= Passage to read =
— begin —
25. Service Enhancements.
Market Leader: Bank hereby commits that it will use commercially reasonable efforts to continue to develop and provide to the Trust service enhancements that will enable the Trust to maintain the Trust’s market leader position in product innovation, information technology, and service delivery (collectively, “Market Efforts”). The Trust acknowledges that Bank has been successful in providing Market Efforts during the Initial Term. Bank agrees that its Market Efforts will be and will continue to be during the Renewal Term no less favorable than those being offered at that time by Bank to any other customer purchasing services of a type substantially similar to the services provided hereunder relating to funds in aggregate substantially similar in scope (even if smaller in asset size) to the Funds. Bank shall, upon written request, review and have an officer of its company certify its compliance with this section to the Trust. If Bank at any time offers other customers or brokers processes, discounts and/or other cost reduction methods or improved services more favorable than those provided to the Bank pursuant to this Agreement such that the foregoing terms of this subsection become untrue, Bank shall promptly offer these to the Trust prospectively from the date such more favorable terms were offered to other customers or brokers, unless Bank is prevented from doing so in a reasonable manner due to third party patent related restrictions. Bank acknowledges that the requirements of this paragraph 25 are a material provision of this Agreement.
— end —
= Record set =
— begin —
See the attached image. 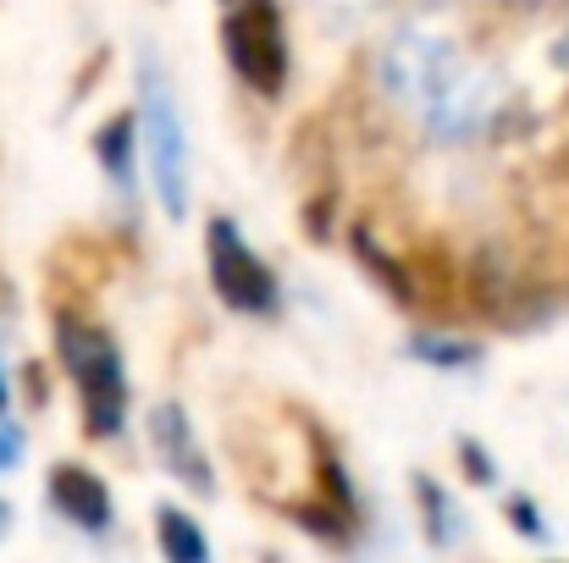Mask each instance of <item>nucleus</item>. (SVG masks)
<instances>
[{
  "label": "nucleus",
  "instance_id": "f257e3e1",
  "mask_svg": "<svg viewBox=\"0 0 569 563\" xmlns=\"http://www.w3.org/2000/svg\"><path fill=\"white\" fill-rule=\"evenodd\" d=\"M56 354H61V365L78 386L89 436L94 442L122 436V425H128V371H122V354H117L111 332H100L78 315H61L56 321Z\"/></svg>",
  "mask_w": 569,
  "mask_h": 563
},
{
  "label": "nucleus",
  "instance_id": "6e6552de",
  "mask_svg": "<svg viewBox=\"0 0 569 563\" xmlns=\"http://www.w3.org/2000/svg\"><path fill=\"white\" fill-rule=\"evenodd\" d=\"M133 139H139L133 117H111V122L94 133V155H100L106 178L122 188V193H133Z\"/></svg>",
  "mask_w": 569,
  "mask_h": 563
},
{
  "label": "nucleus",
  "instance_id": "39448f33",
  "mask_svg": "<svg viewBox=\"0 0 569 563\" xmlns=\"http://www.w3.org/2000/svg\"><path fill=\"white\" fill-rule=\"evenodd\" d=\"M150 442H156L167 475L183 481L193 497H210L216 492V470H210V459H204V448L193 436V420L183 403H156L150 409Z\"/></svg>",
  "mask_w": 569,
  "mask_h": 563
},
{
  "label": "nucleus",
  "instance_id": "7ed1b4c3",
  "mask_svg": "<svg viewBox=\"0 0 569 563\" xmlns=\"http://www.w3.org/2000/svg\"><path fill=\"white\" fill-rule=\"evenodd\" d=\"M221 44H227L232 72L249 89H260L266 100L282 94V83H288V33H282L277 0H238L221 22Z\"/></svg>",
  "mask_w": 569,
  "mask_h": 563
},
{
  "label": "nucleus",
  "instance_id": "4468645a",
  "mask_svg": "<svg viewBox=\"0 0 569 563\" xmlns=\"http://www.w3.org/2000/svg\"><path fill=\"white\" fill-rule=\"evenodd\" d=\"M17 459H22V436H17V431H6V425H0V470H11V464H17Z\"/></svg>",
  "mask_w": 569,
  "mask_h": 563
},
{
  "label": "nucleus",
  "instance_id": "9d476101",
  "mask_svg": "<svg viewBox=\"0 0 569 563\" xmlns=\"http://www.w3.org/2000/svg\"><path fill=\"white\" fill-rule=\"evenodd\" d=\"M355 254L366 260V271L377 277V282L387 288V293H392V299H398V304H415V282H409V271H403L392 254H381L377 243H371V232H366V227L355 232Z\"/></svg>",
  "mask_w": 569,
  "mask_h": 563
},
{
  "label": "nucleus",
  "instance_id": "423d86ee",
  "mask_svg": "<svg viewBox=\"0 0 569 563\" xmlns=\"http://www.w3.org/2000/svg\"><path fill=\"white\" fill-rule=\"evenodd\" d=\"M44 492H50V509H56L67 525H78L83 536H106V531L117 525L111 486H106L94 470H83V464H56L50 481H44Z\"/></svg>",
  "mask_w": 569,
  "mask_h": 563
},
{
  "label": "nucleus",
  "instance_id": "20e7f679",
  "mask_svg": "<svg viewBox=\"0 0 569 563\" xmlns=\"http://www.w3.org/2000/svg\"><path fill=\"white\" fill-rule=\"evenodd\" d=\"M204 265H210V288L232 315H271L277 310V277L266 271V260L238 238L232 221H210L204 232Z\"/></svg>",
  "mask_w": 569,
  "mask_h": 563
},
{
  "label": "nucleus",
  "instance_id": "2eb2a0df",
  "mask_svg": "<svg viewBox=\"0 0 569 563\" xmlns=\"http://www.w3.org/2000/svg\"><path fill=\"white\" fill-rule=\"evenodd\" d=\"M6 403H11V398H6V371H0V414H6Z\"/></svg>",
  "mask_w": 569,
  "mask_h": 563
},
{
  "label": "nucleus",
  "instance_id": "9b49d317",
  "mask_svg": "<svg viewBox=\"0 0 569 563\" xmlns=\"http://www.w3.org/2000/svg\"><path fill=\"white\" fill-rule=\"evenodd\" d=\"M415 360H426V365H442V371H470L481 354L470 349V343H431V338H415Z\"/></svg>",
  "mask_w": 569,
  "mask_h": 563
},
{
  "label": "nucleus",
  "instance_id": "ddd939ff",
  "mask_svg": "<svg viewBox=\"0 0 569 563\" xmlns=\"http://www.w3.org/2000/svg\"><path fill=\"white\" fill-rule=\"evenodd\" d=\"M459 464H465V475H470L476 486H492V481H498V464H492V453H487L481 442H470V436L459 442Z\"/></svg>",
  "mask_w": 569,
  "mask_h": 563
},
{
  "label": "nucleus",
  "instance_id": "dca6fc26",
  "mask_svg": "<svg viewBox=\"0 0 569 563\" xmlns=\"http://www.w3.org/2000/svg\"><path fill=\"white\" fill-rule=\"evenodd\" d=\"M6 520H11V509H6V503H0V531H6Z\"/></svg>",
  "mask_w": 569,
  "mask_h": 563
},
{
  "label": "nucleus",
  "instance_id": "1a4fd4ad",
  "mask_svg": "<svg viewBox=\"0 0 569 563\" xmlns=\"http://www.w3.org/2000/svg\"><path fill=\"white\" fill-rule=\"evenodd\" d=\"M415 503H420V520H426L431 547H453V542H459V531H465V520H459L453 497H448L431 475H415Z\"/></svg>",
  "mask_w": 569,
  "mask_h": 563
},
{
  "label": "nucleus",
  "instance_id": "0eeeda50",
  "mask_svg": "<svg viewBox=\"0 0 569 563\" xmlns=\"http://www.w3.org/2000/svg\"><path fill=\"white\" fill-rule=\"evenodd\" d=\"M156 542H161V559L167 563H210V542H204L199 520L183 514V509H172V503L156 509Z\"/></svg>",
  "mask_w": 569,
  "mask_h": 563
},
{
  "label": "nucleus",
  "instance_id": "f8f14e48",
  "mask_svg": "<svg viewBox=\"0 0 569 563\" xmlns=\"http://www.w3.org/2000/svg\"><path fill=\"white\" fill-rule=\"evenodd\" d=\"M509 525L520 531V536H531V542H548V520H542V509L531 503V497H509Z\"/></svg>",
  "mask_w": 569,
  "mask_h": 563
},
{
  "label": "nucleus",
  "instance_id": "f03ea898",
  "mask_svg": "<svg viewBox=\"0 0 569 563\" xmlns=\"http://www.w3.org/2000/svg\"><path fill=\"white\" fill-rule=\"evenodd\" d=\"M139 122H144V161H150L156 199L178 221V215H189V133H183L172 78L161 72V61L150 50L139 56Z\"/></svg>",
  "mask_w": 569,
  "mask_h": 563
}]
</instances>
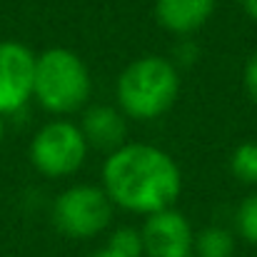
— end —
= Do this =
Translate this sentence from the service enhancements clause into Spanish: "The Trust acknowledges that Bank has been successful in providing Market Efforts during the Initial Term." The records have no role in this work.

= Response =
El Fideicomiso reconoce que el Banco ha tenido éxito en proporcionar los Esfuerzos de Mercado durante el Plazo Inicial.